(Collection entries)
** Begin **

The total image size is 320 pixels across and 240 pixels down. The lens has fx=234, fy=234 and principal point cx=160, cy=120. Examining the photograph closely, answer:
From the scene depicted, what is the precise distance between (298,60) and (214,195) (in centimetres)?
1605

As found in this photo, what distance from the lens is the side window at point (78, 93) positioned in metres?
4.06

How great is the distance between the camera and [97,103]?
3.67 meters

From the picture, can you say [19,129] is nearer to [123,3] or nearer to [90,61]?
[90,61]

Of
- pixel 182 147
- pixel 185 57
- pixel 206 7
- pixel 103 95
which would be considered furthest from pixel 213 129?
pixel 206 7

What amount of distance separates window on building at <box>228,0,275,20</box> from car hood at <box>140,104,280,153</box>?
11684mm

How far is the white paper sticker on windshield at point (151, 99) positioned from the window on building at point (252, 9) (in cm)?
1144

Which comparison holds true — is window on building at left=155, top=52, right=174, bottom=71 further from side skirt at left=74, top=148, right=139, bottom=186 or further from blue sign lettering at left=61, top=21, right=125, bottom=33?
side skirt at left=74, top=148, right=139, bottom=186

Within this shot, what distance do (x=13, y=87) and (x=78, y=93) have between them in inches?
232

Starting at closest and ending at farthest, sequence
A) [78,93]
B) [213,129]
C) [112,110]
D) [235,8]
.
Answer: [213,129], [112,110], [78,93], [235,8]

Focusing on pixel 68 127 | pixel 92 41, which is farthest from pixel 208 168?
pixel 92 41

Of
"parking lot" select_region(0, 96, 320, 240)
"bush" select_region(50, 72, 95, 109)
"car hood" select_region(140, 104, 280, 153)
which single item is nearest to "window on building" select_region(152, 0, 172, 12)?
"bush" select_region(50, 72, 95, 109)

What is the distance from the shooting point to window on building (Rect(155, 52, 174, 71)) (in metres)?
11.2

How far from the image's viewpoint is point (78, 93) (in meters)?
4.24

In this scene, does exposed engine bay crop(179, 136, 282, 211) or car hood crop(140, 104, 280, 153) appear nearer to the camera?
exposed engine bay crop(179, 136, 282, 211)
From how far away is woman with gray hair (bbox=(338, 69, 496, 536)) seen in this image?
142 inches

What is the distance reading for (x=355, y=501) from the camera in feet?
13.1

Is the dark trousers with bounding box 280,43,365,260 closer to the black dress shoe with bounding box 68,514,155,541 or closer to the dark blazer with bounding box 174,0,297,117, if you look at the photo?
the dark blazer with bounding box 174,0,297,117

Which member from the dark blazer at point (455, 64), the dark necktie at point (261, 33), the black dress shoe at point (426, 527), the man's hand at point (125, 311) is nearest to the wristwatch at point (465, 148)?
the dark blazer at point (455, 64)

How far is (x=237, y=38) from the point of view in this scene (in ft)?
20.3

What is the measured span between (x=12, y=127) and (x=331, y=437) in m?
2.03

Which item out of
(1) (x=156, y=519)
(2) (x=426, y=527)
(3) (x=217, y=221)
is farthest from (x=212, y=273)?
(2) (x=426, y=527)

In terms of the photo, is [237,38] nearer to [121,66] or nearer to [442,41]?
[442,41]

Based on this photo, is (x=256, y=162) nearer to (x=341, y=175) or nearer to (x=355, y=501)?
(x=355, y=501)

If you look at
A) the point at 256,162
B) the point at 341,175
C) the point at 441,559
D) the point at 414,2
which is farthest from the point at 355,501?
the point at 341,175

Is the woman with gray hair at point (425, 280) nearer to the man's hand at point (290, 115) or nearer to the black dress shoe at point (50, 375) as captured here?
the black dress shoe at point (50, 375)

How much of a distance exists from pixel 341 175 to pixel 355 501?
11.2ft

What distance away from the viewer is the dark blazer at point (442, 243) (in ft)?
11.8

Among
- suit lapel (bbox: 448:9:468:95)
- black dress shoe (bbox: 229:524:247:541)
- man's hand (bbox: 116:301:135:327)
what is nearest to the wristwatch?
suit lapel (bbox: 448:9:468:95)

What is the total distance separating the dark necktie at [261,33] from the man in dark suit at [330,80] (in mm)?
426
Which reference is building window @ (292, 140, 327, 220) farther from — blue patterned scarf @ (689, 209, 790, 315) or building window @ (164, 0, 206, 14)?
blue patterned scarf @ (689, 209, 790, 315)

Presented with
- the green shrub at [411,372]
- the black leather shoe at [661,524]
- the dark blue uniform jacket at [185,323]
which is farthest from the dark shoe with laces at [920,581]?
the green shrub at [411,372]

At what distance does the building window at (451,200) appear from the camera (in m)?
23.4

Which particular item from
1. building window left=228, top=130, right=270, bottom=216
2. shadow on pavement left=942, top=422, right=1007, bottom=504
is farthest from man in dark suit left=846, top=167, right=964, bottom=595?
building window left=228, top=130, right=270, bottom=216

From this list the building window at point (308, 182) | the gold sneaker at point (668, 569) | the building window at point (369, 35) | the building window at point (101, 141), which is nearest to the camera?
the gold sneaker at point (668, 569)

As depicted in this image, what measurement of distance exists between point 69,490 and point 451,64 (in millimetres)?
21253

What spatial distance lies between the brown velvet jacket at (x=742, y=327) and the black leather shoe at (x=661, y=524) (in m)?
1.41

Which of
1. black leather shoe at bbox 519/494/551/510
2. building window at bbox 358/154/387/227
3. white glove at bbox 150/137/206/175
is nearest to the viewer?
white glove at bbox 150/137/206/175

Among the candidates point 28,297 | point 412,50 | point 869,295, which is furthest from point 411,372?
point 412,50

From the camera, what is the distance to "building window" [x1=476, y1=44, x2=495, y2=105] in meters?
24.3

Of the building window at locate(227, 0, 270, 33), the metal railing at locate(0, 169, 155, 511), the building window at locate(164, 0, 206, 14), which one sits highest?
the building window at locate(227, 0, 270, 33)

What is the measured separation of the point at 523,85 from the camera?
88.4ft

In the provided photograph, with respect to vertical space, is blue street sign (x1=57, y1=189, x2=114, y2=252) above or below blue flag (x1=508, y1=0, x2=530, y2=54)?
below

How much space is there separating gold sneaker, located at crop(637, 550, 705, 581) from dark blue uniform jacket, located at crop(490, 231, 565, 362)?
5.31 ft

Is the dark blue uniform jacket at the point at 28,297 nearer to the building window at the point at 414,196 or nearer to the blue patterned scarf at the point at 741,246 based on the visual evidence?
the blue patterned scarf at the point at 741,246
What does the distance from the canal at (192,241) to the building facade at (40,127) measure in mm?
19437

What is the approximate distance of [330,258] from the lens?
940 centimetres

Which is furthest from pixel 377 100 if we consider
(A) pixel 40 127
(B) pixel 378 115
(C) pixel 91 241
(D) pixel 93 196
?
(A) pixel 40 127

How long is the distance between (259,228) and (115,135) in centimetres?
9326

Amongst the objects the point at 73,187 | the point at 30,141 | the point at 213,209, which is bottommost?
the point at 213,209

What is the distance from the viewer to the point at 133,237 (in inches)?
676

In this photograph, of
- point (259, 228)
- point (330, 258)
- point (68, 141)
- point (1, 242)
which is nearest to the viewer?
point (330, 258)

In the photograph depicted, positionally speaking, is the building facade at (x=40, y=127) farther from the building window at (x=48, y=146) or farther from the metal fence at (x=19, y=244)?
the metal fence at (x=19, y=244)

** End **

Transcribe all entries exactly as they are given.

FULL ANSWER:
The total image size is 320 pixels across and 240 pixels down. The lens has fx=234, fy=234 and principal point cx=160, cy=120. Examining the photograph closely, answer:
From the scene depicted, what is the precise distance between (298,60) and (214,195) (in centimetres)?
1605

As found in this photo, what distance from the lens is the side window at point (78, 93) positioned in metres?
4.06

How great is the distance between the camera and [97,103]?
3.67 meters

From the picture, can you say [19,129] is nearer to [123,3] or nearer to [90,61]?
[90,61]

Of
- pixel 182 147
- pixel 185 57
- pixel 206 7
- pixel 103 95
which would be considered furthest from pixel 213 129?
pixel 206 7

What amount of distance separates window on building at <box>228,0,275,20</box> from car hood at <box>140,104,280,153</box>?
11684mm

How far is the white paper sticker on windshield at point (151, 99) positioned from the window on building at point (252, 9) (in cm)?
1144

Which comparison holds true — is window on building at left=155, top=52, right=174, bottom=71 further from side skirt at left=74, top=148, right=139, bottom=186 or further from blue sign lettering at left=61, top=21, right=125, bottom=33?
side skirt at left=74, top=148, right=139, bottom=186

Within this shot, what distance do (x=13, y=87) and (x=78, y=93) have between them in inches?
232

Starting at closest and ending at farthest, sequence
A) [78,93]
B) [213,129]
C) [112,110]
D) [235,8]
.
Answer: [213,129], [112,110], [78,93], [235,8]

Focusing on pixel 68 127 | pixel 92 41, which is farthest from pixel 208 168?
pixel 92 41

Of
"parking lot" select_region(0, 96, 320, 240)
"bush" select_region(50, 72, 95, 109)
"car hood" select_region(140, 104, 280, 153)
which single item is nearest to "window on building" select_region(152, 0, 172, 12)?
"bush" select_region(50, 72, 95, 109)

What is the distance from the shooting point to window on building (Rect(155, 52, 174, 71)) (in metres)?
11.2

How far from the image's viewpoint is point (78, 93) (in meters)?
4.24

In this scene, does exposed engine bay crop(179, 136, 282, 211) or car hood crop(140, 104, 280, 153) appear nearer to the camera?
exposed engine bay crop(179, 136, 282, 211)
From how far away is woman with gray hair (bbox=(338, 69, 496, 536)) seen in this image?
142 inches

What is the distance reading for (x=355, y=501) from the camera in feet?
13.1

Is the dark trousers with bounding box 280,43,365,260 closer to the black dress shoe with bounding box 68,514,155,541 or closer to the dark blazer with bounding box 174,0,297,117, if you look at the photo?
the dark blazer with bounding box 174,0,297,117

Which member from the dark blazer at point (455, 64), the dark necktie at point (261, 33), the black dress shoe at point (426, 527), the man's hand at point (125, 311) is nearest to the wristwatch at point (465, 148)?
the dark blazer at point (455, 64)

How far is (x=237, y=38) from the point of view in this scene (in ft)?
20.3

What is the measured span between (x=12, y=127) and (x=331, y=437) in m?
2.03

Which item out of
(1) (x=156, y=519)
(2) (x=426, y=527)
(3) (x=217, y=221)
is farthest from (x=212, y=273)?
(2) (x=426, y=527)

In terms of the photo, is [237,38] nearer to [121,66] or nearer to [442,41]?
[442,41]

Based on this photo, is (x=256, y=162) nearer to (x=341, y=175) or nearer to (x=355, y=501)?
(x=355, y=501)

If you look at
A) the point at 256,162
B) the point at 341,175
C) the point at 441,559
D) the point at 414,2
which is farthest from the point at 355,501?
the point at 341,175

Is the woman with gray hair at point (425, 280) nearer to the man's hand at point (290, 115) or nearer to the black dress shoe at point (50, 375) as captured here?
the black dress shoe at point (50, 375)

How much of a distance exists from pixel 341 175 to pixel 355 501?
11.2ft

What distance away from the viewer is the dark blazer at point (442, 243) (in ft)?
11.8

Among
- suit lapel (bbox: 448:9:468:95)
- black dress shoe (bbox: 229:524:247:541)
- man's hand (bbox: 116:301:135:327)
what is nearest to the wristwatch?
suit lapel (bbox: 448:9:468:95)

What is the total distance separating the dark necktie at [261,33] from the man in dark suit at [330,80] (in mm)?
426
Which reference is building window @ (292, 140, 327, 220) farther from — blue patterned scarf @ (689, 209, 790, 315) or building window @ (164, 0, 206, 14)?
blue patterned scarf @ (689, 209, 790, 315)

Presented with
- the green shrub at [411,372]
- the black leather shoe at [661,524]
- the dark blue uniform jacket at [185,323]
which is farthest from the dark shoe with laces at [920,581]?
the green shrub at [411,372]

At what distance does the building window at (451,200) appear from the camera (in m)?
23.4

Which particular item from
1. building window left=228, top=130, right=270, bottom=216
2. shadow on pavement left=942, top=422, right=1007, bottom=504
is farthest from man in dark suit left=846, top=167, right=964, bottom=595?
building window left=228, top=130, right=270, bottom=216

From this list the building window at point (308, 182) | the gold sneaker at point (668, 569) | the building window at point (369, 35) | the building window at point (101, 141), which is nearest to the camera?
the gold sneaker at point (668, 569)

As depicted in this image, what measurement of distance exists between point 69,490 and point 451,64 (in millimetres)?
21253

What spatial distance lies between the brown velvet jacket at (x=742, y=327) and the black leather shoe at (x=661, y=524) (in m)?
1.41

Which of
1. black leather shoe at bbox 519/494/551/510
2. building window at bbox 358/154/387/227
3. white glove at bbox 150/137/206/175
is nearest to the viewer?
white glove at bbox 150/137/206/175

Among the candidates point 28,297 | point 412,50 | point 869,295, which is furthest from point 411,372?
point 412,50

From the camera, what is the distance to "building window" [x1=476, y1=44, x2=495, y2=105] in meters?
24.3

Of the building window at locate(227, 0, 270, 33), the metal railing at locate(0, 169, 155, 511), the building window at locate(164, 0, 206, 14), which one sits highest?
the building window at locate(227, 0, 270, 33)

What is the measured separation of the point at 523,85 from the camera?
88.4ft

In the provided photograph, with respect to vertical space, is blue street sign (x1=57, y1=189, x2=114, y2=252) above or below blue flag (x1=508, y1=0, x2=530, y2=54)?
below

How much space is there separating gold sneaker, located at crop(637, 550, 705, 581) from dark blue uniform jacket, located at crop(490, 231, 565, 362)?
5.31 ft

Is the dark blue uniform jacket at the point at 28,297 nearer to the building window at the point at 414,196 or nearer to the blue patterned scarf at the point at 741,246 based on the visual evidence?
the blue patterned scarf at the point at 741,246
What does the distance from the canal at (192,241) to the building facade at (40,127) measure in mm?
19437

What is the approximate distance of [330,258] from the lens?
940 centimetres

Which is furthest from pixel 377 100 if we consider
(A) pixel 40 127
(B) pixel 378 115
(C) pixel 91 241
(D) pixel 93 196
?
(A) pixel 40 127

How long is the distance between (259,228) and (115,135) in centimetres?
9326

Amongst the objects the point at 73,187 | the point at 30,141 | the point at 213,209, which is bottommost?
the point at 213,209

What is the distance from the viewer to the point at 133,237 (in inches)?
676

In this photograph, of
- point (259, 228)
- point (330, 258)
- point (68, 141)
- point (1, 242)
which is nearest to the viewer?
point (330, 258)

In the photograph depicted, positionally speaking, is the building facade at (x=40, y=127) farther from the building window at (x=48, y=146) or farther from the metal fence at (x=19, y=244)?
the metal fence at (x=19, y=244)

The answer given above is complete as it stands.